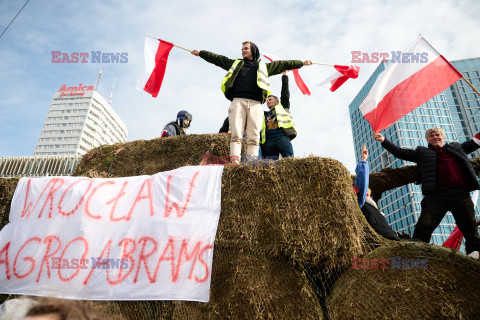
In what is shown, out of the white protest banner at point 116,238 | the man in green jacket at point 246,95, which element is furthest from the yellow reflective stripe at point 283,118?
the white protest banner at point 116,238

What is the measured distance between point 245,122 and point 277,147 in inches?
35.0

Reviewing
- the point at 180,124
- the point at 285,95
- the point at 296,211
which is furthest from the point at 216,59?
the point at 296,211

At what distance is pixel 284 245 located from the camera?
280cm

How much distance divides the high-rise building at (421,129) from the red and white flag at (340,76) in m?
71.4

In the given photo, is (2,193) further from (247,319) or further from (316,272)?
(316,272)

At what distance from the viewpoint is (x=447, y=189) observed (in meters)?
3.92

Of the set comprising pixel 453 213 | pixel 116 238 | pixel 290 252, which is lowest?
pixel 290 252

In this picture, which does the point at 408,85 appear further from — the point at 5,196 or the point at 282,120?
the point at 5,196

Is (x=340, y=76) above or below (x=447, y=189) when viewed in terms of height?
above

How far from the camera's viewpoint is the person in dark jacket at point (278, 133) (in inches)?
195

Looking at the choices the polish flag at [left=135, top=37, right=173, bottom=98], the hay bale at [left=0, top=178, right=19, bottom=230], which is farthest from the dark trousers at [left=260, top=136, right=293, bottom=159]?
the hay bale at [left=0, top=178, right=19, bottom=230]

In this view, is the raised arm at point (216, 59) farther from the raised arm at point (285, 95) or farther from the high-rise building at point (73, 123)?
■ ■ ■ ■ ■ ■ ■
To do.
Can you copy out, word for word, the stretch of entries from the line containing "In this picture, which" through the end of the entries?

Response to the task.
In this picture, which does the point at 408,85 appear further from — the point at 5,196 or the point at 282,120?
the point at 5,196

Is (x=340, y=76) above or below (x=447, y=189) when viewed in terms of height?
above

How far from the camera's viewpoint is the person in dark jacket at point (278, 133) (in inches)?
195

Looking at the choices the polish flag at [left=135, top=37, right=173, bottom=98], the hay bale at [left=0, top=178, right=19, bottom=230], which is farthest from the dark trousers at [left=260, top=136, right=293, bottom=159]?
the hay bale at [left=0, top=178, right=19, bottom=230]

In this view, is the raised arm at point (216, 59) farther from the raised arm at point (285, 95) or farther from the high-rise building at point (73, 123)?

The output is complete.